MARS: Audio Generation via Multi-Channel Autoregression on Spectrograms
Eleonora Ristori, Luca Bindini, Paolo Frasconi
TL;DR
MARS reframes spectrogram-based audio generation by treating spectrograms as multi-channel images and applying next-scale autoregression with a shared tokenizer across resolutions. The core innovations are channel multiplexing (CMX), which reduces spatial resolution without data loss, and a transformer-based autoregressor that refines spectrograms from coarse to fine scales. A cross-scale tokenizer trained with a composite loss ensures consistent discrete representations, enabling efficient hierarchical generation.

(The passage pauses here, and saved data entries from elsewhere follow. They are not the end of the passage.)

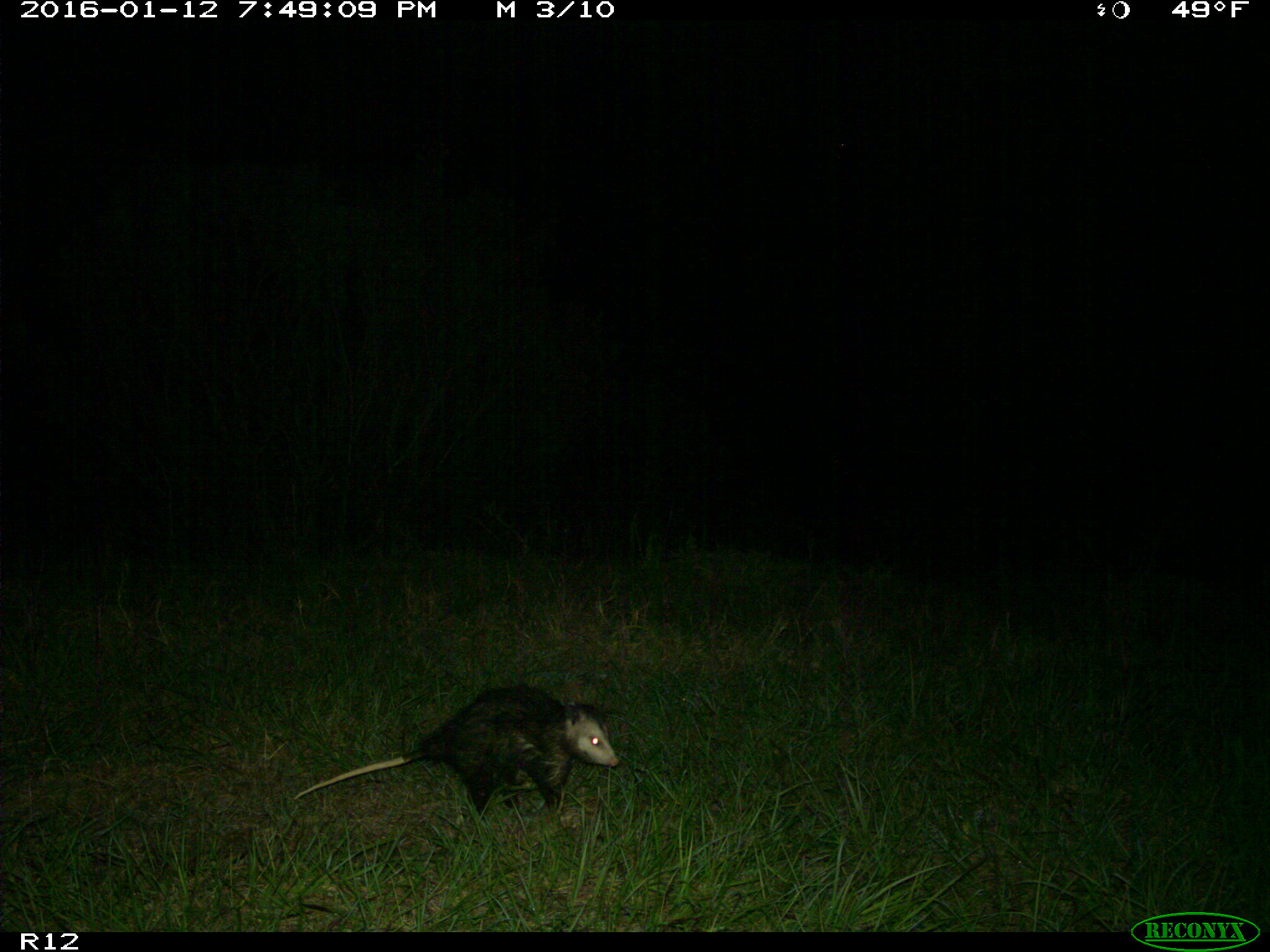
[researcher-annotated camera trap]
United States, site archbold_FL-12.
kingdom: Animalia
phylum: Chordata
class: Mammalia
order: Didelphimorphia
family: Didelphidae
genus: Didelphis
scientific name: Didelphis virginiana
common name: virginia opossum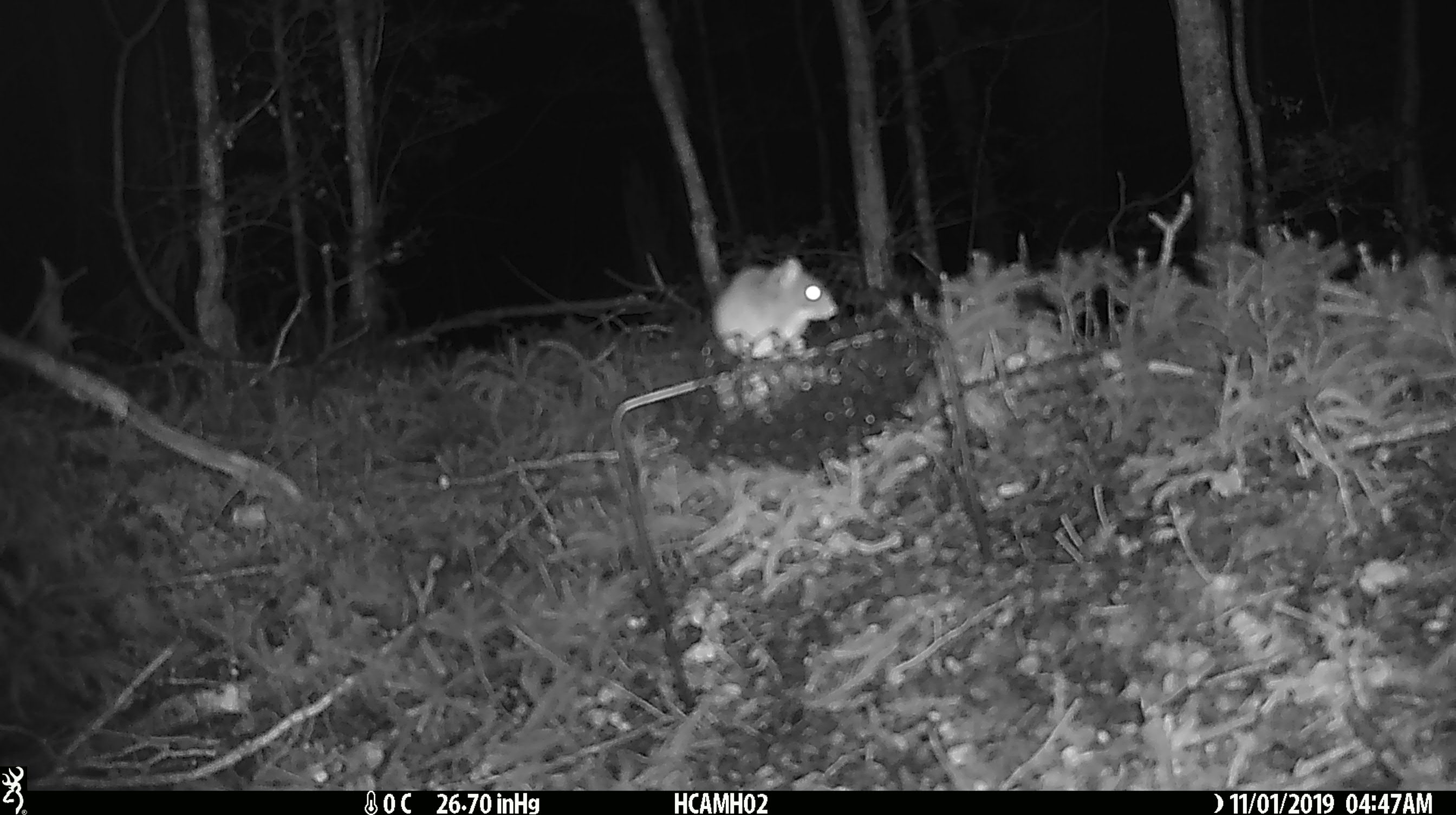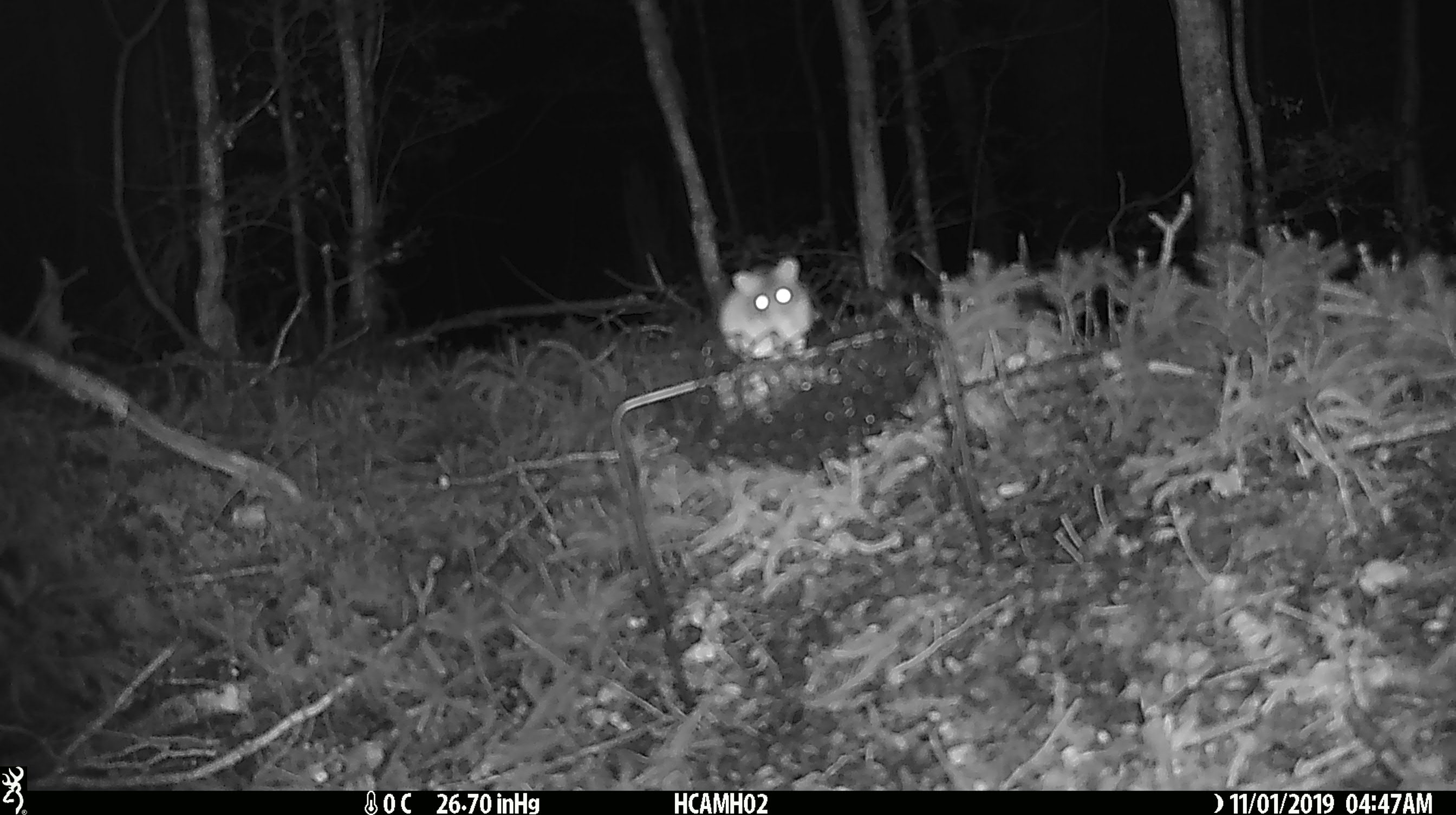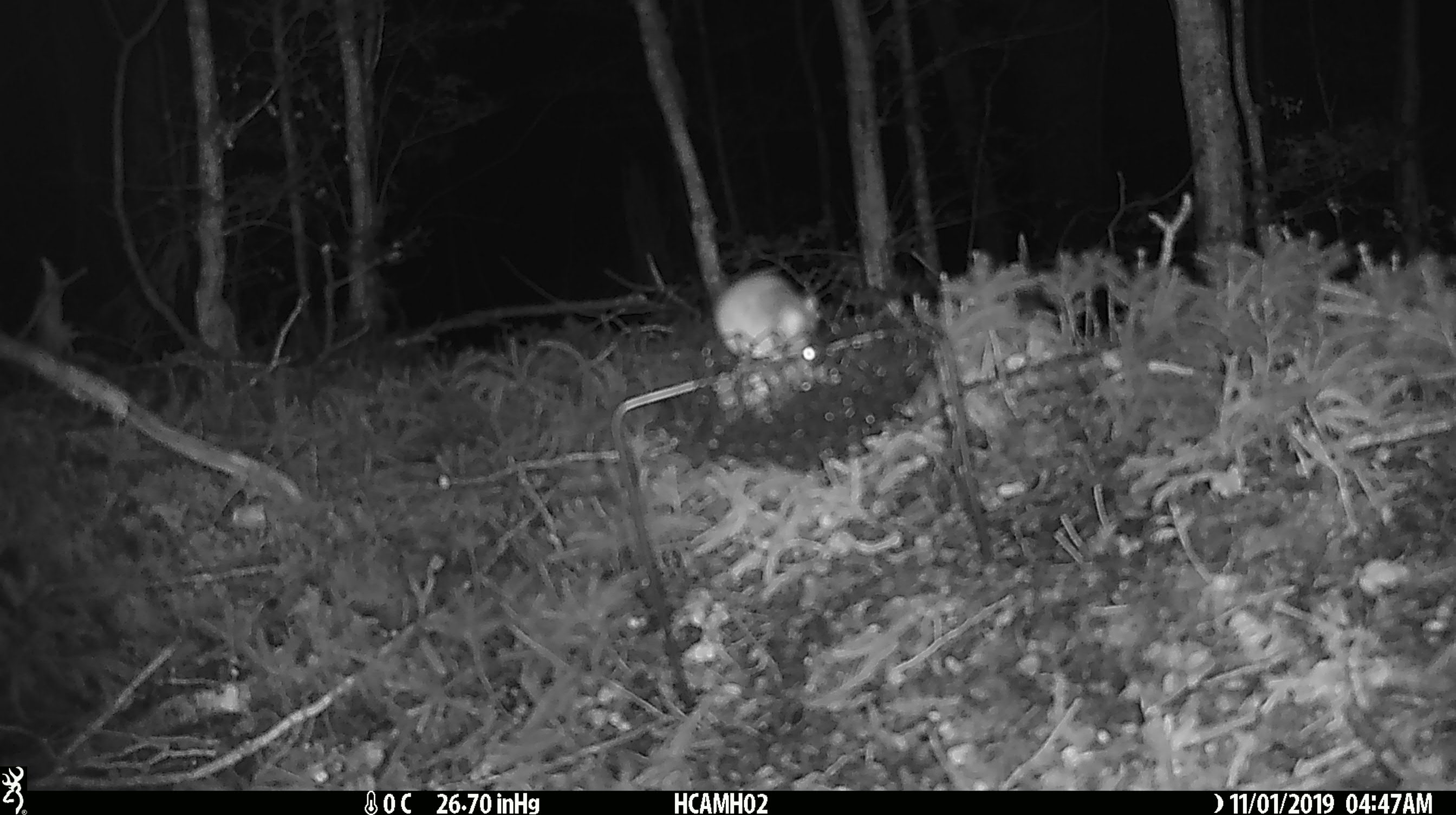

On NSynth, MARS achieves competitive or superior performance across multiple reconstruction, diversity, and perceptual metrics, while maintaining favorable compute and memory characteristics, suggesting a scalable path to high-fidelity audio synthesis.
Abstract
Research on audio generation has progressively shifted from waveform-based approaches to spectrogram-based methods, which more naturally capture harmonic and temporal structures. At the same time, advances in image synthesis have shown that autoregression across scales, rather than tokens, improves coherence and detail. Building on these ideas, we introduce MARS (Multi-channel AutoRegression on Spectrograms), a framework that treats spectrograms as multi-channel images and employs channel multiplexing (CMX), a reshaping technique that lowers height and width without discarding information. A shared tokenizer provides consistent discrete representations across scales, enabling a transformer-based autoregressor to refine spectrograms from coarse to fine resolutions efficiently. Experiments on a large-scale dataset demonstrate that MARS performs comparably or better than state-of-the-art baselines across multiple evaluation metrics, establishing an efficient and scalable paradigm for high-fidelity audio generation.